И тогда Эвелин медленно произнесла: — У меня не будет друзей, которых ты не одобряешь, но, мама, я не могу быть несправедливой в своих мыслях.
У миссис Мэвик хватило благоразумия не настаивать на продолжении разговора. Она по-прежнему считала Эвелин ребенком. Ее наивность, простота, незнание светских условностей и житейской мудрости, которая для миссис Мэвик была венцом всех знаний, ввели мать в заблуждение относительно ее проницательности и силы характера. В самом деле, миссис Мэвик имела лишь самое смутное представление о том круге мыслей и чувств, в котором девушка привыкла жить, и о воспитании, которое к восемнадцати годам дало ей дисциплину и к тому же большую зрелость суждений. Она будет послушной, но она неспособна на двуличие, и поэтому она так ясно, как только могла, сказала, что, в чем бы ни заключалась проблема, она не будет несправедлива к Филипу.
Разговор с матерью оставил ее в крайне расстроенных чувствах. Это ужасное разочарование, когда девушка начинает подозревать, что ее мать неискренна и что ее жизненные идеалы низменны. Это знание может сосуществовать с глубочайшей привязанностью — более того, в благородном уме — с внутренней нежностью и почти божественной жалостью. Сколько раз мы видели дочь, преданную легкомысленной, приземленной, неискренней матери, защищающую ее и демонстрирующую осуждающему миру величайшую любовь и доверие!

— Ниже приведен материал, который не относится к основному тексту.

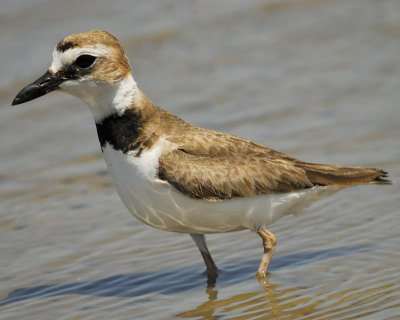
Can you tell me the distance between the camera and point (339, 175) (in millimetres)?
7203

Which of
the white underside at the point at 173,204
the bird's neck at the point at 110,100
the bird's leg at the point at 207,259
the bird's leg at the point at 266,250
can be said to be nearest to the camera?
the white underside at the point at 173,204

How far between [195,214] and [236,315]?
91cm

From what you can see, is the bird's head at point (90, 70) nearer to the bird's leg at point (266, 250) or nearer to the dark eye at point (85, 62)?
the dark eye at point (85, 62)

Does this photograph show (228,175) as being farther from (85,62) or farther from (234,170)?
(85,62)

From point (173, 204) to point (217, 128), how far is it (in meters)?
3.78

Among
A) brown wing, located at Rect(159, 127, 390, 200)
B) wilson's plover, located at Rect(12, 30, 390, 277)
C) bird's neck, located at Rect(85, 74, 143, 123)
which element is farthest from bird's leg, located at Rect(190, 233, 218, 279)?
bird's neck, located at Rect(85, 74, 143, 123)

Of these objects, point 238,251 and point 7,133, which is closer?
point 238,251

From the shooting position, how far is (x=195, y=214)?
22.0 ft

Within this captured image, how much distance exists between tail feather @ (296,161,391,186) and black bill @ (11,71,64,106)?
7.25ft

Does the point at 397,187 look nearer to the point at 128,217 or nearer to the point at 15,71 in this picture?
the point at 128,217

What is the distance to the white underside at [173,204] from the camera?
21.5 feet

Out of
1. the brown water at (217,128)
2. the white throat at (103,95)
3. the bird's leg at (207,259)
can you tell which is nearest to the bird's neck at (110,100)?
the white throat at (103,95)

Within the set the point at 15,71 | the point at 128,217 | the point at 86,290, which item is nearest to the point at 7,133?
the point at 15,71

Эвелин была далека от того, чтобы подозревать истинные масштабы двуличия матери, но сердце подсказывало ей, что была предпринята попытка ввести ее в заблуждение и что должно быть какое-то объяснение поведению Филипа, которое согласовалось бы с ее знанием его характера. И, пытаясь разгадать эту тайну, она начала понимать, что в том, чтобы так часто сводить ее с лордом Монтегю, был определенный умысел, и что неестественно, что такого друга, как Филип, она видела так редко — всего дважды со времен Ривервейла. По натуре своей совсем не подозрительная, она мечтала о будущем в уединении своего пробуждающегося женского сознания, не имея ни малейшего представления о том, что в свободу ее души будут вмешиваться какие-то чисто светские требования. Но теперь события, которые произошли, и слова матери вернулись к ней с новым смыслом, и ее доверчивый дух был подавлен. И там, в тишине ее комнаты, началась яростная борьба между желанием и тем, что она называла своим долгом — долгом, навязанным извне.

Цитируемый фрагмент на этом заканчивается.